Source extract:
In Yu-Group/simChef: Intensive Computational Experiments Made Easy

knitr::opts_chunk$set(
  collapse = TRUE,
  comment = "#>",
  # disable R chunk evaluation when using macOS in GH Actions
  # see https://github.com/tidyverse/ggplot2/issues/2252#issuecomment-1006713187
  # and https://github.com/lcolladotor/biocthis/issues/27 and
  # https://github.com/bodkan/slendr/commit/f0f5ae18452cc9df5d151874e41b0b8fd5f29aa2#
  eval = Sys.getenv("RUNNER_OS") != "macOS"
)

library(simChef)

set.seed(12345)

# remove old cached results to start fresh
for (fname in list.files(file.path("results", "Example Experiment"),
                         pattern = ".rds", recursive = T, full.names = T)) {
  file.remove(fname)

Supplied information:
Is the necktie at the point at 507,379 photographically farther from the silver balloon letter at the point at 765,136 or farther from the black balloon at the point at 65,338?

Things to do:
- 1) Answer these questions using the simChef setup code:
(a) What string is assigned to the comment option in the chunk settings?
(b) What value is passed to set.seed?
(c) Inside the "results" folder, which folder is searched for .rds files to remove?
- 2) Pick up the simChef setup code at the point where it stops and continue it.

Replies:
- 1)
(a) "#>"
(b) 12345
(c) "Example Experiment"

- 2)
}

Overview

Welcome to simChef! Our goal is to empower data scientists to focus their attention toward scientific best practices by removing the administrative burdens of simulation design. Using simChef, practitioners can seamlessly and efficiently run simulation experiments using an intuitive tidy grammar. The core features of simChef include:

A tidyverse-inspired grammar of data-driven simulation experiments
A growing built-in library of composable building blocks for evaluation metrics and visualization utilities
Flexible and seamless integration with distributed computation, caching, checkpointing, and debugging tools
Automated generation of an R Markdown document to easily navigate, visualize, and interpret simulation results (see example here)

To highlight the ease of running simulation studies using simChef, we will begin by showcasing a basic example usage in Section \@ref(example-usage). Then, in Section \@ref(writing-your-own-simulation-experiment), we will provide additional details on how to create your own simulation experiment using simChef.

Example usage

Simulation Example: Suppose, for concreteness, that we would like to evaluate the prediction accuracy of two methods (linear regression and random forests) under a linear data-generating process across different signal-to-noise ratios.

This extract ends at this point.